=== Task item ===
Answer these questions using the software usage guide below.
(a) What two values does the -dbtype parameter accept?
(b) Which parameter is described as recommended to add?
(c) What e-value do the Blastp and Blastn commands specify?

=== Selected passage ===
⟨
AGRP

Software usage commands

Blast
Diamond
MCScanX
Colinearscan
WGDI
Paraat
kaks calculator
Dupgen finder
Hmmer
Pfam
MEME
CpgFinder
Codonw
GSDS
Docker

Blast

# Blast uses the following commands.

# Makeblastdb:
    makeblastdb -in db.fasta -dbtype prot -parse_seqids -out dbname(format database)
# Parameter description:
    -in: the sequence file to be formatted
    -dbtype: database type, prot or nucl
    -out: database name
    -parse_seqids: parse sequence identifier (recommended to add)
# Blastp:
    blastp -query seq.fasta -out seq.blast -db dbname -outfmt 6 -evalue 1e-5 -num_descriptions 10 -num_threads 8 (protein sequence comparison protein database)
# Blastn:
    blastn -query seq.fasta -out seq.blast -db dbname -outfmt 6 -evalue 1e-5 -num_descriptions 10 -num_threads 8 (nucleic acid sequence comparison nucleic acid database)
⟩
=== Data provided ===
⟨
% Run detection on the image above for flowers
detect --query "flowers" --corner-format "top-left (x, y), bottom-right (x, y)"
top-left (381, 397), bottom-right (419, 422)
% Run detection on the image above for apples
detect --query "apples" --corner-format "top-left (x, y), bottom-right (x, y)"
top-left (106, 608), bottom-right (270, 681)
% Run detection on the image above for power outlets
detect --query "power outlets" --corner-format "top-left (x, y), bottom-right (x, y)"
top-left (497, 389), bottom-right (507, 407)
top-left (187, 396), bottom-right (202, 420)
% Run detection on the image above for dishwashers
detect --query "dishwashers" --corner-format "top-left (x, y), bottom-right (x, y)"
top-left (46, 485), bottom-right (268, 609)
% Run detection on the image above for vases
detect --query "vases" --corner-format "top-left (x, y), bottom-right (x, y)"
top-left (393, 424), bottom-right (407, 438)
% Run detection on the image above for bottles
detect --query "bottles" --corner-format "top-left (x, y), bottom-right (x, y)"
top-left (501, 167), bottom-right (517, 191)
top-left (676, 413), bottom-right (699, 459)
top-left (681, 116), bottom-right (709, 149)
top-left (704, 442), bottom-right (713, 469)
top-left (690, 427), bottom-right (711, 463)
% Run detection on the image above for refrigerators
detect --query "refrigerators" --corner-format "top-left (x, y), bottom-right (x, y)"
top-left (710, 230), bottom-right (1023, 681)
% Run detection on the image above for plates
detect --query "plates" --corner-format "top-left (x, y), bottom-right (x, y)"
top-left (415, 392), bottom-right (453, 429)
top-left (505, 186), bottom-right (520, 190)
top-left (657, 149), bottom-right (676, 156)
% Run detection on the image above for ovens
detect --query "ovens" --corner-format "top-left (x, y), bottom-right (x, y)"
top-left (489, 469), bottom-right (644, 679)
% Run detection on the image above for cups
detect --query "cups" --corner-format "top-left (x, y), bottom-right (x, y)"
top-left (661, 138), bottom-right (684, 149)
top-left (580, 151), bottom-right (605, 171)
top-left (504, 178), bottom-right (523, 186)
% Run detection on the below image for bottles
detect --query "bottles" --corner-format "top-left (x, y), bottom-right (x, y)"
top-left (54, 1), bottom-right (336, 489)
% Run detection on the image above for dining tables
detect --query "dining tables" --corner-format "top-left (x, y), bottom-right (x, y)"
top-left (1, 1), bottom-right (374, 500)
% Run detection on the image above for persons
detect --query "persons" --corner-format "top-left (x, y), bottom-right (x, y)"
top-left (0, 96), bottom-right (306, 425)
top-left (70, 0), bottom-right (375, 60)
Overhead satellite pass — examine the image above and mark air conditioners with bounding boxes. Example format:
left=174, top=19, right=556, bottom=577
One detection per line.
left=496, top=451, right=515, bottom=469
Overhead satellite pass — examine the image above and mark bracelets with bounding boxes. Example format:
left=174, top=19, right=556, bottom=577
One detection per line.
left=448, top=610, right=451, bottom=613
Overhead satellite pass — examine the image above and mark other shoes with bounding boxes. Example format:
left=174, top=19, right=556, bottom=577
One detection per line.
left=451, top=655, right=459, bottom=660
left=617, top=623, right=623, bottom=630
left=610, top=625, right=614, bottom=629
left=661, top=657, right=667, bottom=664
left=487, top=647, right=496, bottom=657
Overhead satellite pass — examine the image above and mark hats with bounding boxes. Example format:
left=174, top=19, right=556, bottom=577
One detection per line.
⟩
=== Result for this exercise ===
(a) prot or nucl
(b) -parse_seqids
(c) 1e-5